Das war die Zeit, in der Bob der Panzerfahrer durch die Kommentarsektionen von Videos fuhr,
in der Hoffnung den alten Status wiederherzustellen.
Die Idee der Integration von Google+ war (abgesehen von dem deutlichen Wachstum an unfreiwilligen
Nutzern) die Bedienbarkeit von YouTube-Inhalten aus dem Google+ Interface heraus.
Die Philosophie von Google+ war ähnlich wie die von Facebook: Man konnte nur in positiven
Sinne auf einen Beitrag reagieren.
Bei Facebook war es der “Gefällt-mir”-Knopf, bei Google+ das “+1”.
Damit YouTube Kommentare also auch aus dem Google+ Interface aus bedient werden konnten,
musste man dafür sorgen, dass ein “Like” auf YouTube und ein “+1” auf Google+ das
gleiche bedeuteten und bewirkten.
Warum sie das nicht gleich auch für die Bewertungen von Videos gemacht haben… versteh' ich
ehrlich gesagt auch nicht.
Dadurch verlor der Dislikebutton von Kommentaren aber seine Gleichberechtigung mit dem Like-Button.

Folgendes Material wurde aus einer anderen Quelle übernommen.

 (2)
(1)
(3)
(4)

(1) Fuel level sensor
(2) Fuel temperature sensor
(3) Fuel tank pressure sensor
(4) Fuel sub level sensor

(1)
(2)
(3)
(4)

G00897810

Im Juli 2015, zwei Jahre nachdem Bob auf YouTube im Kreis gefahren ist, hebt Google die Restriktionen
auf, so dass man nicht mehr Google+ Nutzer sein muss, um auf YouTube kommentieren zu
dürfen.
Im April 2019 wird schließlich ganz Google+ eingestellt und aus den Systemen mehr oder
weniger entfernt.
Das änderte jedoch nichts an der Funktionalität der Bewertungsfunktionen.

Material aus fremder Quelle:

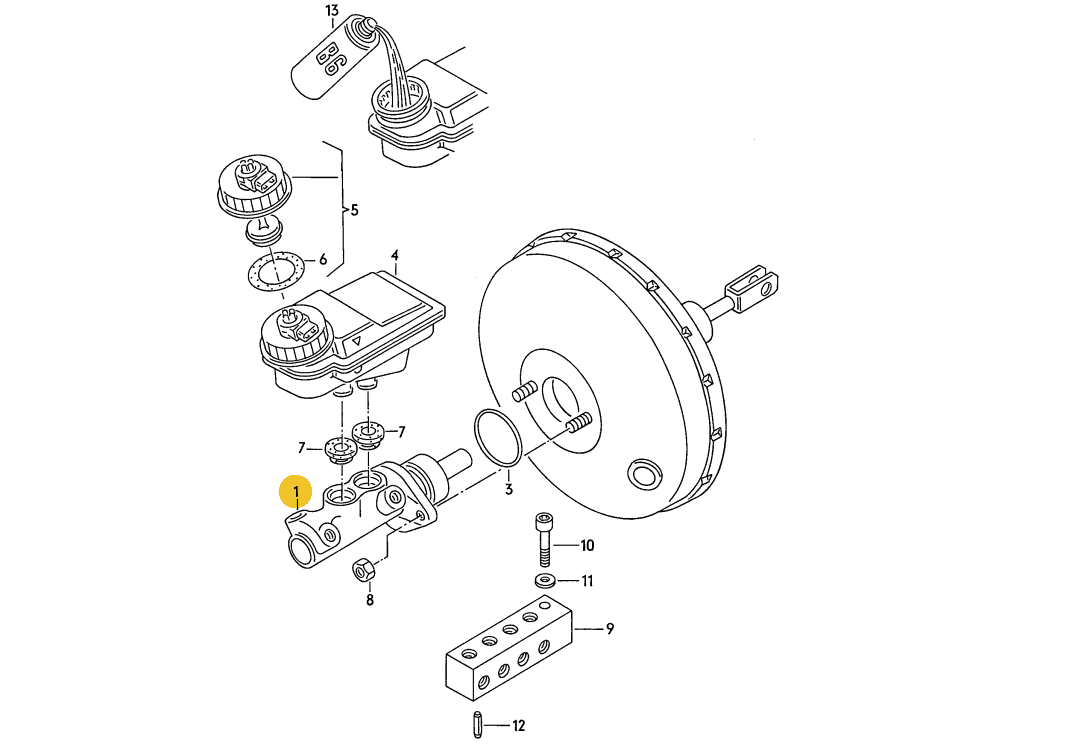 13
B6
5
6
4
7
7
1
3
10
11
8
9
12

Das System von 2010 wird nie wiederhergestellt.
Und damit wurde der Dislikebutton von YouTube-Kommentaren zu einer Art lebendem Fossil.
Der einzige Grund warum er so ist, wie er ist, liegt in der einstigen Existenz eines
sozialen Netzwerks, das niemand so richtig wollte.
Im Zuge dessen rühmt sich YouTube mit der Leistung, es geschafft zu haben, 35% weniger
Dislikes auf Kommentaren zu verzeichnen; was so gar nicht überrascht, wenn man der Funktion
jegliches Feedback wegnimmt.
Aber so ganz ohne Funktion scheint der Dislike-Button nicht zu sein.
Gerade wenn man sich Kommentarsektionen von populären Videos ansieht, fällt auf, dass
trotz Sortierung nach “Top-Kommentaren” häufiger Kommentare mit weniger Likes und
Antworten über Kommentaren mit mehr von ihnen angezeigt werden.
Was sogesehen ziemlich unlogisch ist.
Es sei denn YouTube zählt die Dislikes doch, allerdings verdeckt.
Und das Verhältnis aus öffentlich einsehbaren Likes und unsichtbaren Dislikes bestimmt mit,
wie hoch ein Kommentar angezeigt wird.
Dieses System würde ehrlich gesagt niemandem helfen, weil alle nur sehen wie beliebt ein
Kommentar aber nicht wie unbeliebt er gleichzeitig ist.
Also ist der Dislikebutton kein Placebo, der Leuten vorgaukeln soll, sie hätten etwas
gegen einen doofen Kommentar getan.
Er hat tatsächlich einen historischen Hintergrund und wahrscheinlich auch immer noch eine Wirkung,
nur eben keine sonderlich effektive.